Splendeur et misère du métier de star et illustration de la sauvagerie des moeurs dans l’une des mecques de l’industrie culturelle. Après 14 ans de collaboration et une décennie passée au firmament du cinéma hollywoodien, Tom Cruise, 44 ans, vient de se voir viré sans ménagement des studios de la Paramount. Petit signe d’humiliation supplémentaire, histoire sans doute de bien lui faire comprendre qui était le patron — ce que la star, sur son nuage avait peut-être un peu oublié ces derniers temps –, la Paramount n’a même pas pris la peine de lui annoncer directement. C’est par la presse, dans un article du Wall Street Journal, que Tom Cruise a appris le non renouvellement du contrat qui le liait aux célèbres studios de Los Angeles.
Le magnat octogénaire Summer Redstone, président de Viacom (maison-mère de Paramount), a été aussi précis qu’un tueur à gages: "Nous apprécions Tom Cruise en tant que personne, mais nous avons estimé que renouveler son contrat n’était pas approprié. (…) La façon dont il s’est récemment conduit n’est pas acceptable pour Paramount. (…) Nous ne pensons pas que quelqu’un qui effectue un suicide professionnel et fait perdre de l’argent à l’entreprise ait sa place chez nous." Exit donc la star de Top Gun et de Mission impossible, intronisé il y a encore à peine deux mois par le magazine Forbes "célébrité la plus influente du monde".

Données d'entrée:
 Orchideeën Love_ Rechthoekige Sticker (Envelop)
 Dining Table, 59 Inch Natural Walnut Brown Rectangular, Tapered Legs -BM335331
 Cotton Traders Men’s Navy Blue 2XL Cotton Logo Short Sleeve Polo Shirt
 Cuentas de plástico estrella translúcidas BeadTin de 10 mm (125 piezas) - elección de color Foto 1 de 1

* * *

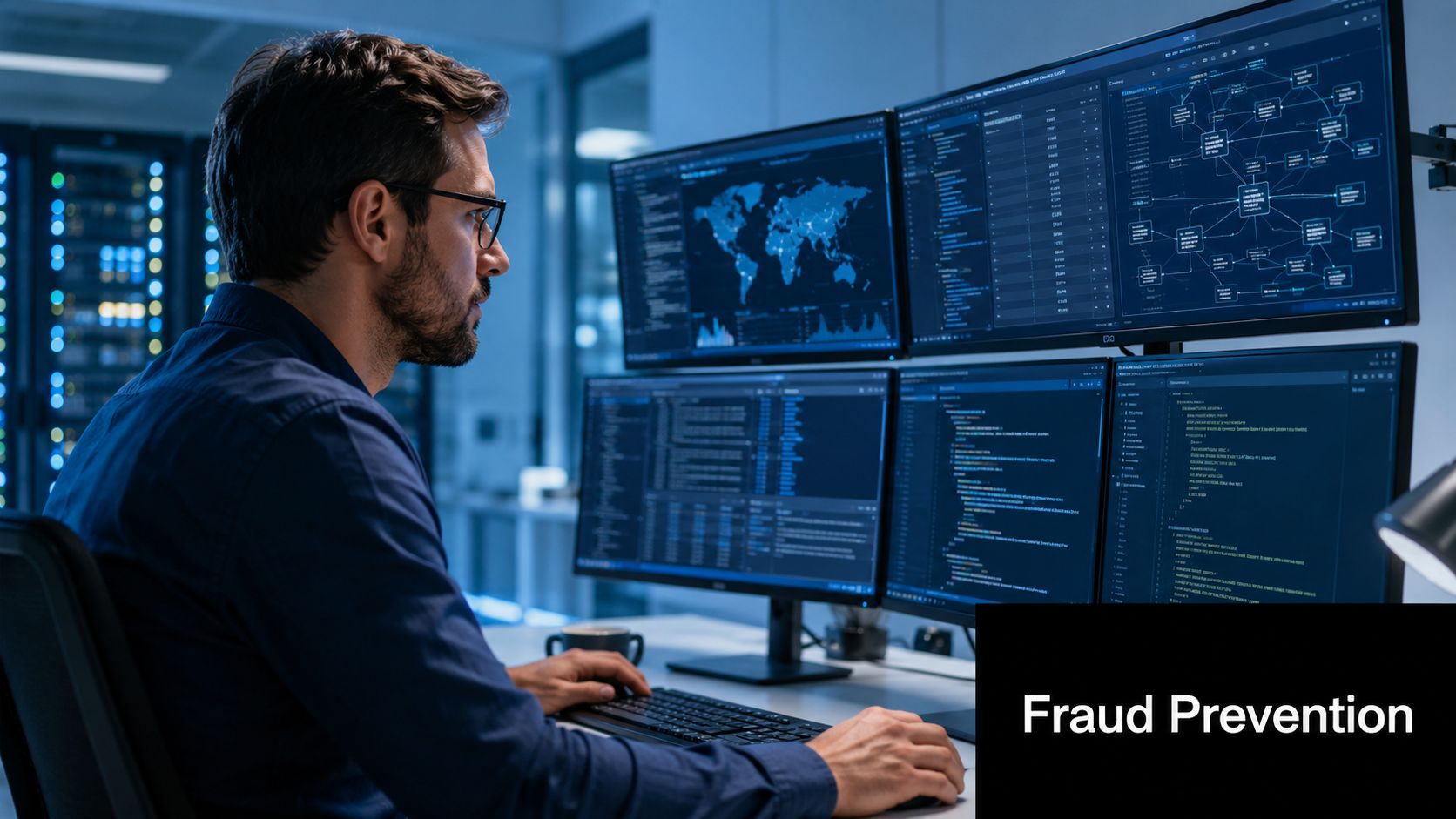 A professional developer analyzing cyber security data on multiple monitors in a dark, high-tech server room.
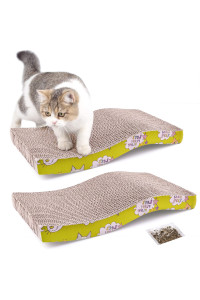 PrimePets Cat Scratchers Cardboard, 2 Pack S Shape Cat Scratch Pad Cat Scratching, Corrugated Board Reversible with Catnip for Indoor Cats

Consigne:
Répondez brièvement aux questions suivantes à partir du texte sur le renvoi de Tom Cruise par la Paramount.
(a) Par quel journal Tom Cruise a-t-il appris le non-renouvellement de son contrat ?
(b) Qui est le président de Viacom ?
(c) Quel titre le magazine Forbes avait-il attribué à Tom Cruise ?
Vous n'avez pas besoin des lignes pour répondre.

Résultat attendu:
(a) Par le Wall Street Journal.
(b) Summer Redstone.
(c) Celui de « célébrité la plus influente du monde ».